아래 코드 블럭들은 컨셉상 중요한 부분만 가져왔으니, 전체 코드가 궁금할 시 코드 블럭 상단의 링크를 참조.
DARTS 는 퍼포먼스 (속도) 가 중요한 논문이라서 최대한 readability 를 고려하여 구현하였으나 퍼포먼스 이슈로 조금 복잡한 부분들이 존재한다.
원 저자의 코드를 많이 참조하였다.

본 글은 0.1 version 을 기준으로 작성되었음. 현재 마스터 브랜치의 최신 코드와는 일부 다를 수 있음.

Overview

위 알고리즘 수도코드를 line by line 으로 옮기면:

mixed operation 과 그 가중치 alpha 를 생성
w 를 1-step 학습
alpha 를 1-step 학습
수렴하면 alpha 의 큰 값들만 골라서 discrete 한 구조의 네트워크로 변환

1. Mixed op 및 alpha 생성

Mixed op 는 모든 후보 연산들이 믹스되어 있는 연산이다. 이 mixed op 가 모여서 DAG 로 표현되는 하나의 cell 이 되고, 이 cell 이 모여서 네트워크를 이룬다. 각 셀들은 셀의 구조를 나타내는 alpha 를 갖는데, 모든 셀이 동일한 alpha 값을 갖는다.

Mixed op

Mixed op 를 생성하기 전에 먼저 후보 연산들을 정의해야 한다.

# https://github.com/khanrc/pt.darts/blob/0.1/genotypes.py
PRIMITIVES = [
    'max_pool_3x3',
    'avg_pool_3x3',
    'skip_connect', # identity
    'sep_conv_3x3',
    'sep_conv_5x5',
    'dil_conv_3x3',
    'dil_conv_5x5',
    'none'
]

이 모든 후보 연산들을 전부 갖는 mixed op 를 생성한다.

# https://github.com/khanrc/pt.darts/blob/0.1/models/ops.py
class MixedOp(nn.Module):
    """ Mixed operation """
    def __init__(self, C, stride):
        super().__init__()
        self._ops = nn.ModuleList()
        for primitive in gt.PRIMITIVES:
            op = OPS[primitive](C, stride, affine=False)
            self._ops.append(op)

    def forward(self, x, weights):
        """
        Args:
            x: input
            weights: weight for each operation
        """
        return sum(w * op(x) for w, op in zip(weights, self._ops))

MixedOp 는 모든 PRIMITIVES 를 내부적으로 갖고 있으면서 forward 시에는 weights 를 인자로 받아서 weighted sum 을 계산한다.

Cell

각 셀은 여러 mixed op 를 노드로 하는 DAG 로 구성된다. reduction 인자를 받아서 해당 셀이 reduction cell 인지 normal cell 인지 구분해 주자. reduction cell 인 경우에는 인풋과 연결된 연산들은 stride = 2 가 된다.
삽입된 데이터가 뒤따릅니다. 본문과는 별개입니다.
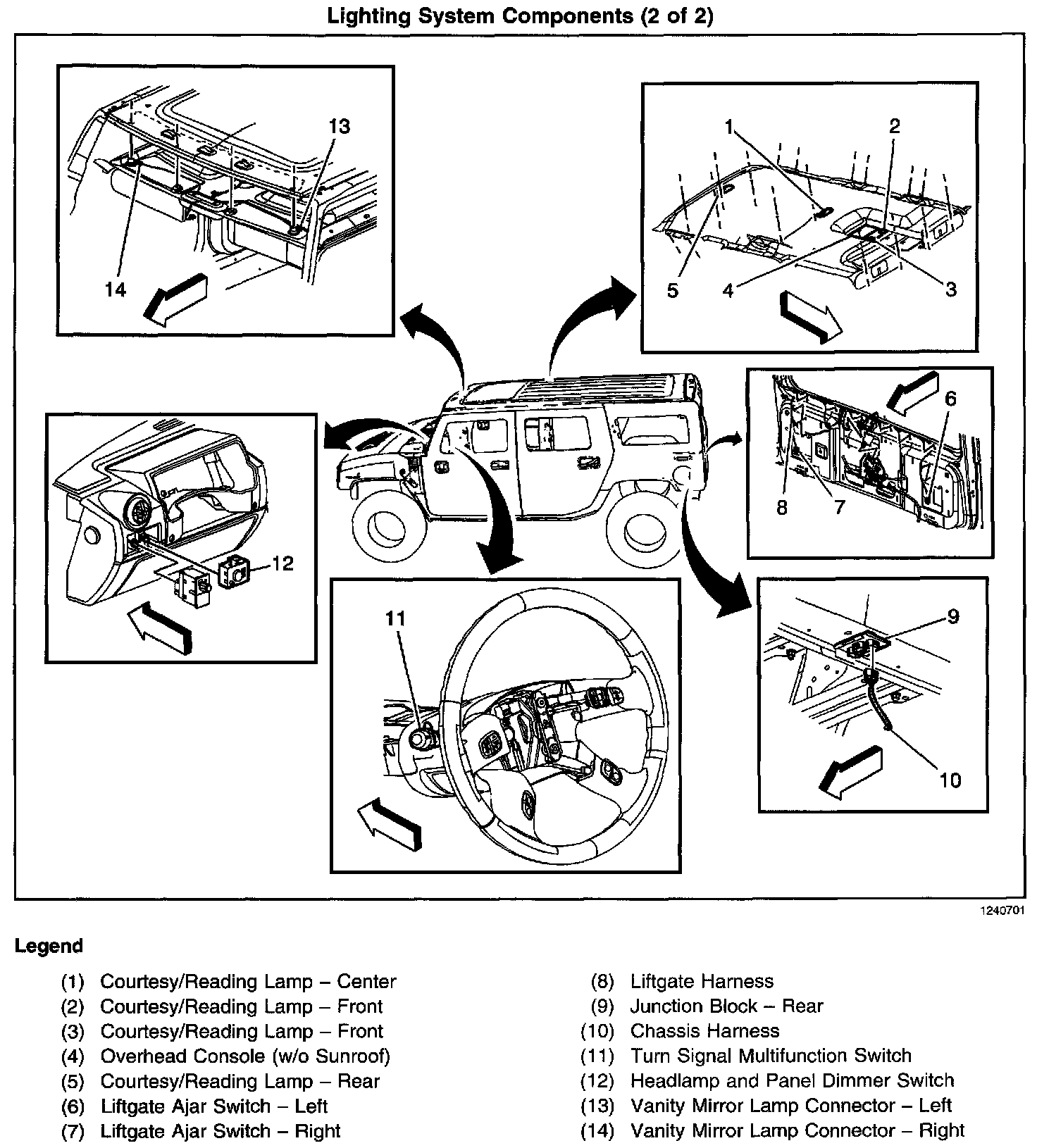 Lighting System Components (2 of 2)

13

14

1

2

5

4

3

6

8

7

12

11

9

10

1240701

Legend

(1) Courtesy/Reading Lamp – Center
(2) Courtesy/Reading Lamp – Front
(3) Courtesy/Reading Lamp – Front
(4) Overhead Console (w/o Sunroof)
(5) Courtesy/Reading Lamp – Rear
(6) Liftgate Ajar Switch – Left
(7) Liftgate Ajar Switch – Right

(8) Liftgate Harness
(9) Junction Block – Rear
(10) Chassis Harness
(11) Turn Signal Multifunction Switch
(12) Headlamp and Panel Dimmer Switch
(13) Vanity Mirror Lamp Connector – Left
(14) Vanity Mirror Lamp Connector – Right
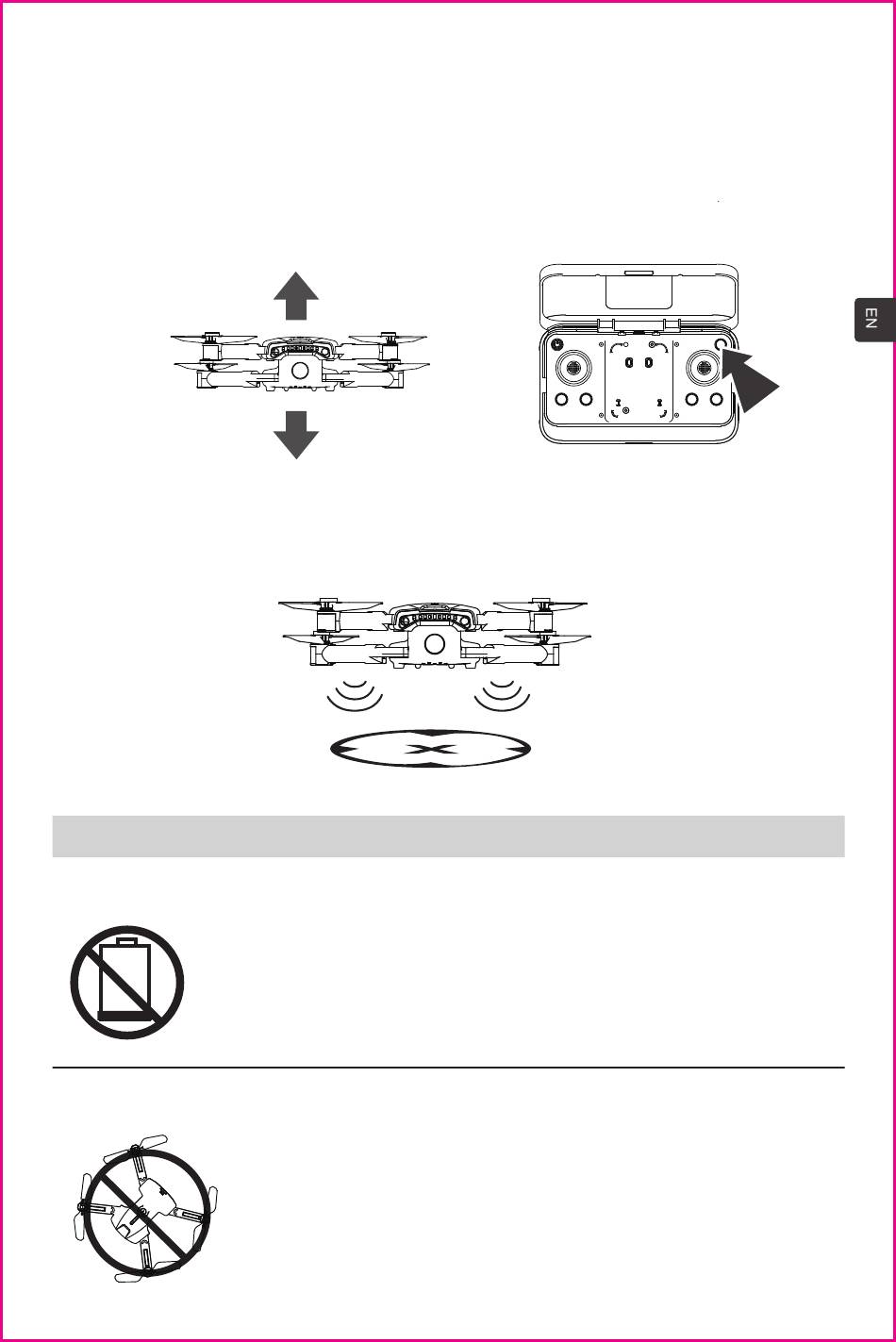 EN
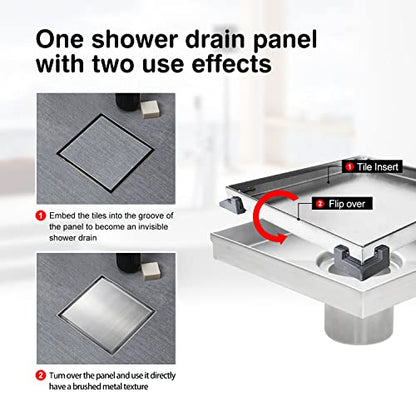 One shower drain panel with two use effects

1 Embed the tiles into the groove of the panel to become an invisible shower drain

2 Turn over the panel and use it directly have a brushed metal texture

1 Tile Insert

2 Flip over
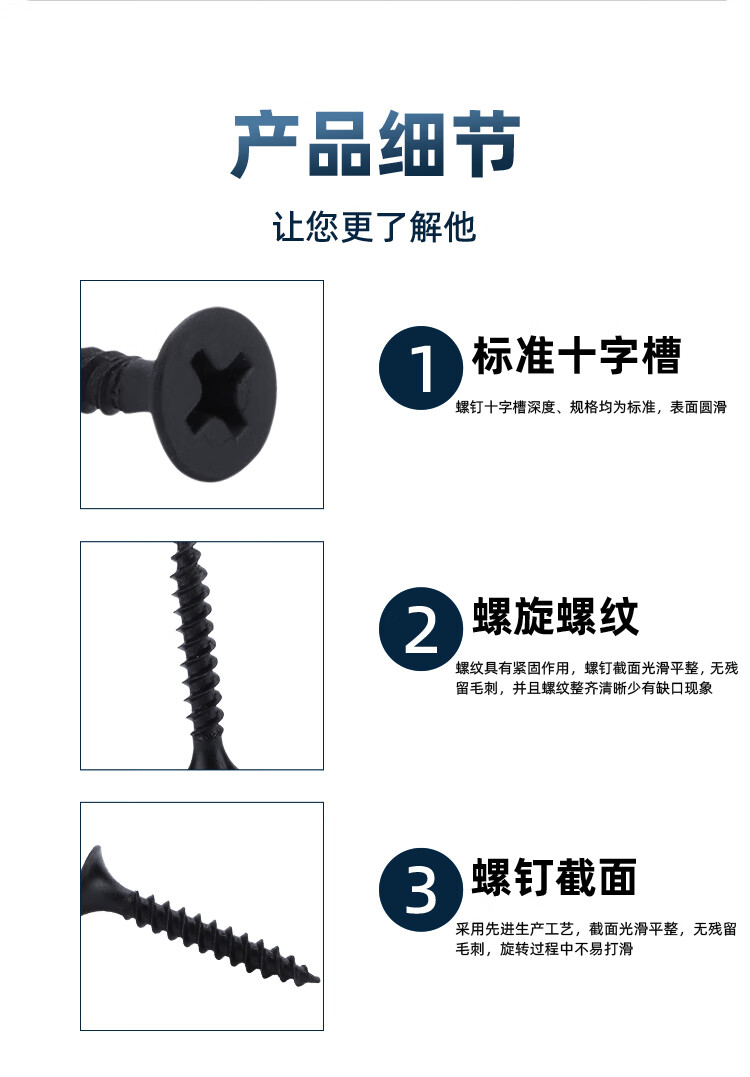 产品细节

让您更了解他

1 标准十字槽

螺钉十字槽深度、规格均为标准，表面圆滑

2 螺旋螺纹

螺纹具有紧固作用，螺钉截面光滑平整，无残留毛刺，并且螺纹整齐清晰少有缺口现象

3 螺钉截面

采用先进生产工艺，截面光滑平整，无残留毛刺，旋转过程中不易打滑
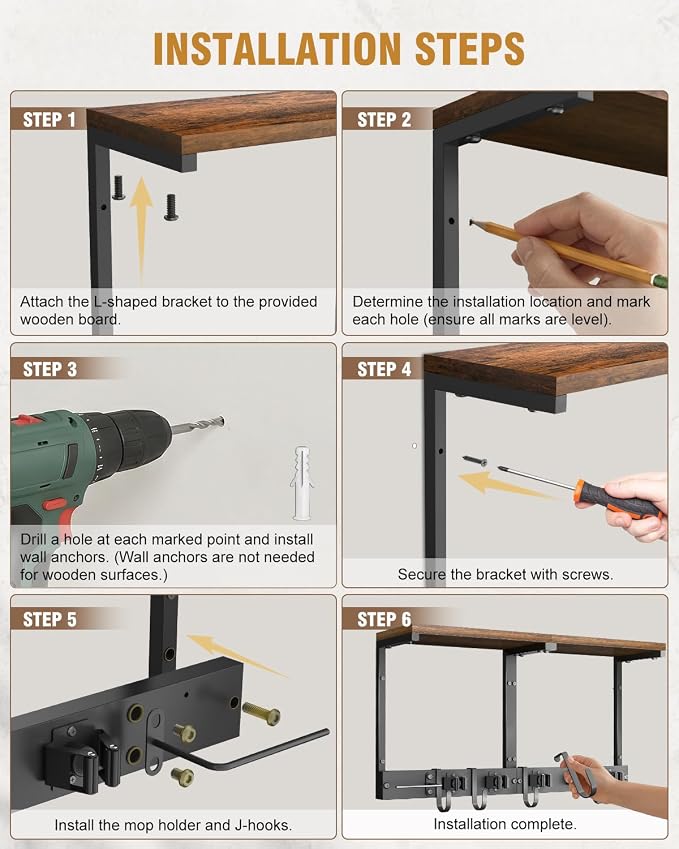 INSTALLATION STEPS

STEP 1

Attach the L-shaped bracket to the provided wooden board.

STEP 2

Determine the installation location and mark each hole (ensure all marks are level).

STEP 3

Drill a hole at each marked point and install wall anchors. (Wall anchors are not needed for wooden surfaces.)

STEP 4

Secure the bracket with screws.

STEP 5

Install the mop holder and J-hooks.

STEP 6

Installation complete.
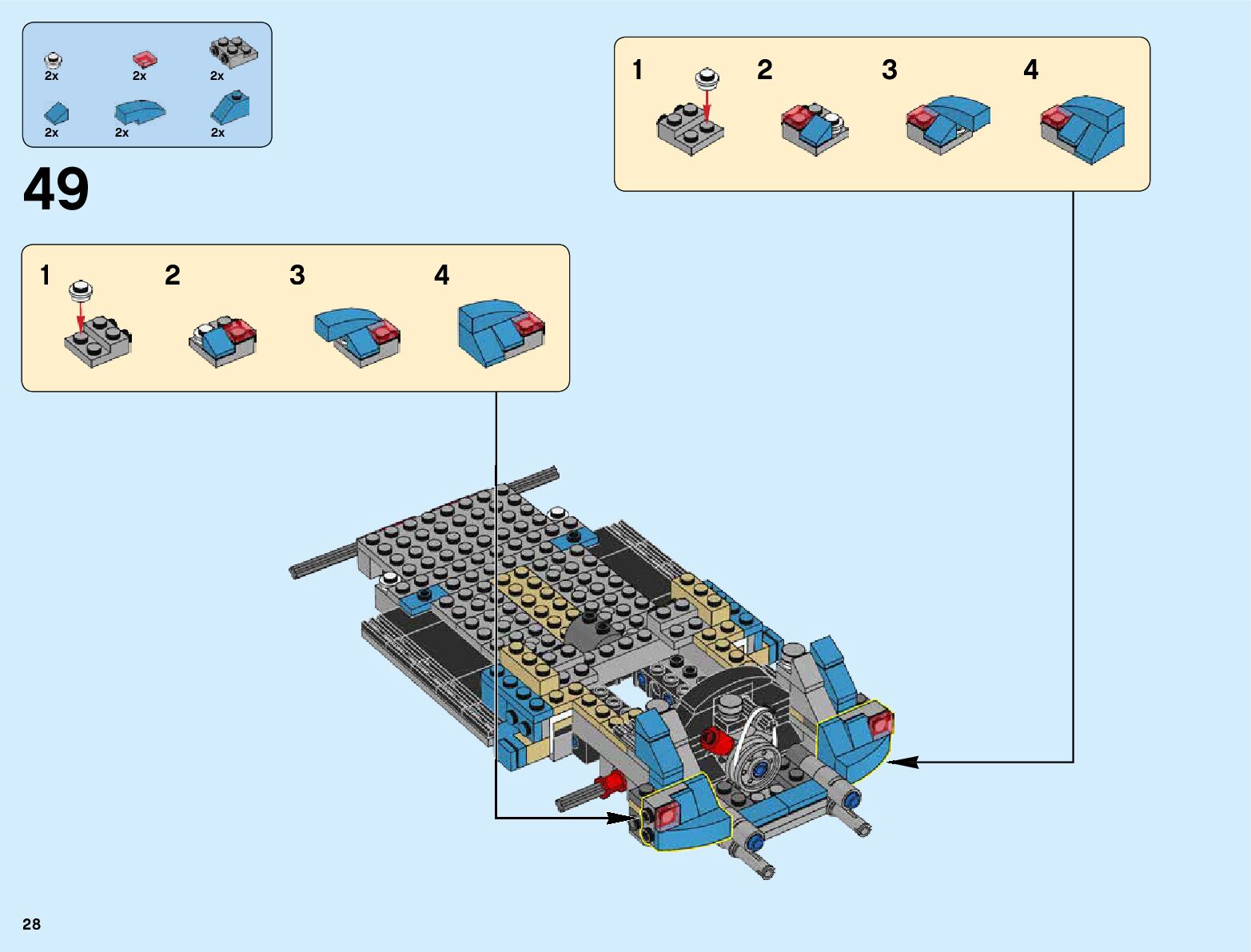 2x 2x 2x
2x 2x 2x

49

1 2 3 4

1 2 3 4

28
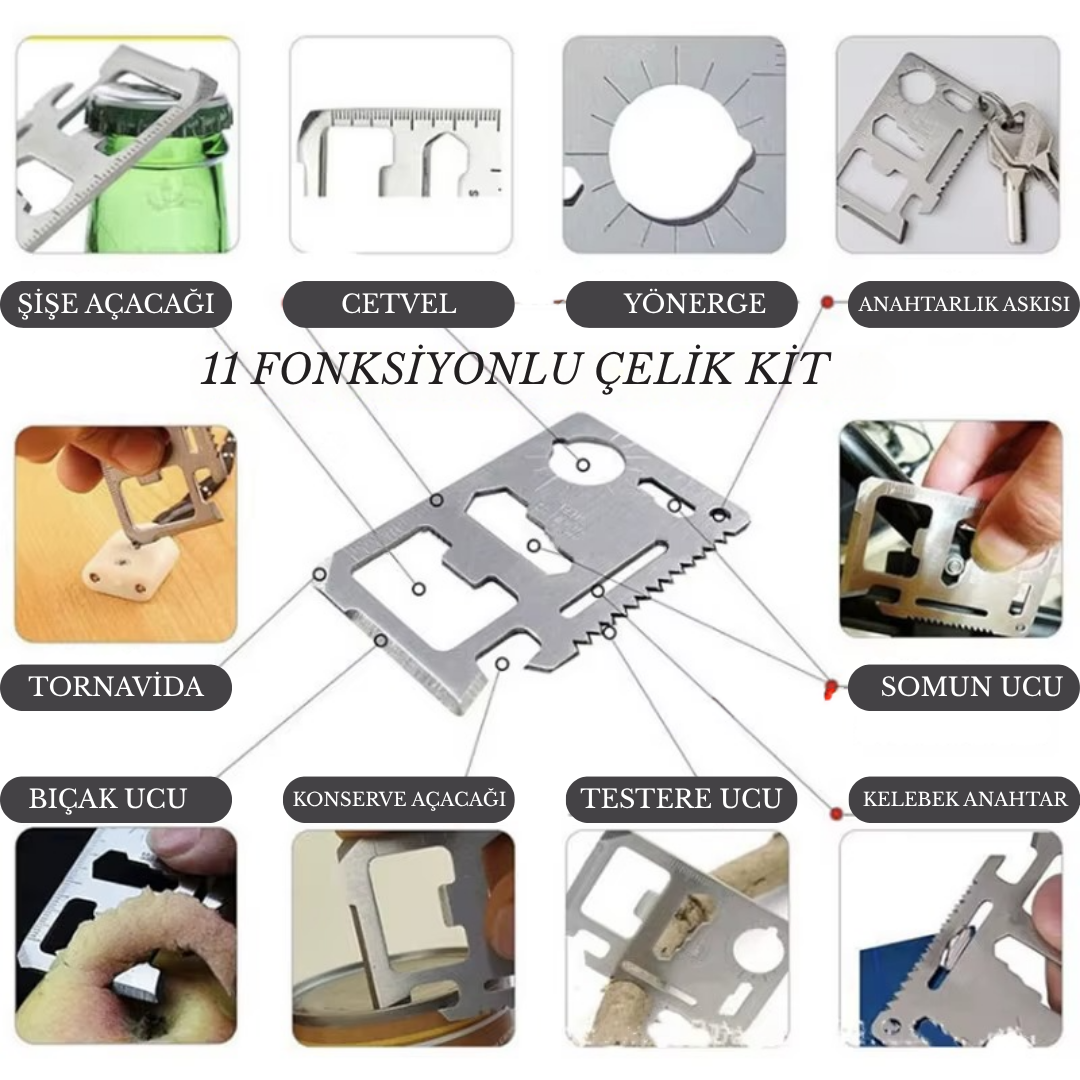 ŞİŞE AÇACAĞI

CETVEL

YÖNERGE

ANAHTARLIK ASKISI

11 FONKSİYONLU ÇELİK KİT

TORNAVİDA

SOMUN UCU

BIÇAK UCU

KONSERVE AÇACAĞI

TESTERE UCU

KELEBEK ANAHTAR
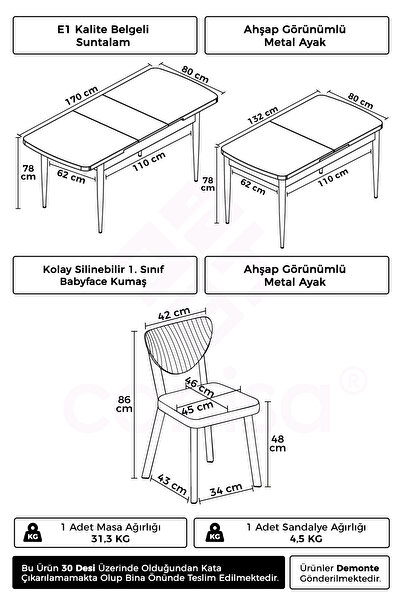 E1 Kalite Belgeli Suntalam

Ahşap Görünümlü Metal Ayak

170 cm
80 cm
78 cm
62 cm
110 cm

132 cm
80 cm
78 cm
62 cm
110 cm

Kolay Silinebilir 1. Sınıf Babyface Kumaş

Ahşap Görünümlü Metal Ayak

42 cm
86 cm
46 cm
45 cm
48 cm
43 cm
34 cm

KG 1 Adet Masa Ağırlığı 31,3 KG

KG 1 Adet Sandalye Ağırlığı 4,5 KG

Bu Ürün 30 Desi Üzerinde Olduğundan Kata Çıkarılamamakta Olup Bina Önünde Teslim Edilmektedir.

Ürünler Demonte Gönderilmektedir.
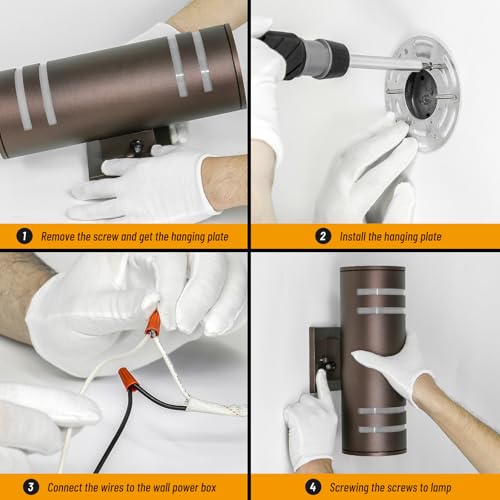 1 Remove the screw and get the hanging plate

2 Install the hanging plate

3 Connect the wires to the wall power box

4 Screwing the screws to lamp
# https://github.com/khanrc/pt.darts/blob/0.1/models/search_cells.py
class SearchCell(nn.Module):
    """ Cell for search
    Each edge is mixed and continuous relaxed.
    """
    def __init__(self, n_nodes, C_pp, C_p, C, reduction_p, reduction):
        super().__init__()
        self.reduction = reduction
        self.n_nodes = n_nodes
        
        # If previous cell is reduction cell, current input size does not match with
        # output size of cell[k-2]. So the output[k-2] should be reduced by preprocessing.
        if reduction_p:
            self.preproc0 = ops.FactorizedReduce(C_pp, C, affine=False)
        else:
            self.preproc0 = ops.StdConv(C_pp, C, 1, 1, 0, affine=False)
        self.preproc1 = ops.StdConv(C_p, C, 1, 1, 0, affine=False)
        
        # generate dag
        self.dag = nn.ModuleList()
        for i in range(self.n_nodes):
            self.dag.append(nn.ModuleList())
            for j in range(2+i): # include 2 input nodes
                # reduction should be used only for input node
                stride = 2 if reduction and j < 2 else 1
                op = ops.MixedOp(C, stride)
                self.dag[i].append(op)

    def forward(self, s0, s1, w_dag):
        s0 = self.preproc0(s0)
        s1 = self.preproc1(s1)

        states = [s0, s1]
        for edges, w_list in zip(self.dag, w_dag):
            s_cur = sum(edges[i](s, w) for i, (s, w) in enumerate(zip(states, w_list)))
            states.append(s_cur)

        s_out = torch.cat(states[2:], dim=1)
        return s_out

포워드 시에는 각 mixed op 들의 alpha 를 입력으로 받아서 넣어준다. 실제로 weighted sum 연산은 mixed op 에서 이루어진다. DARTS 에서는 모든 intermediate nodes 의 output 을 concat 으로 연결한 것이 셀의 최종 output 이 된다.

Network

먼저 네트워크의 구조를 정의해주자. 특별한 부분은 없고, 전체의 1/3 지점과 2/3 지점에 reduction cell 을 넣어준다.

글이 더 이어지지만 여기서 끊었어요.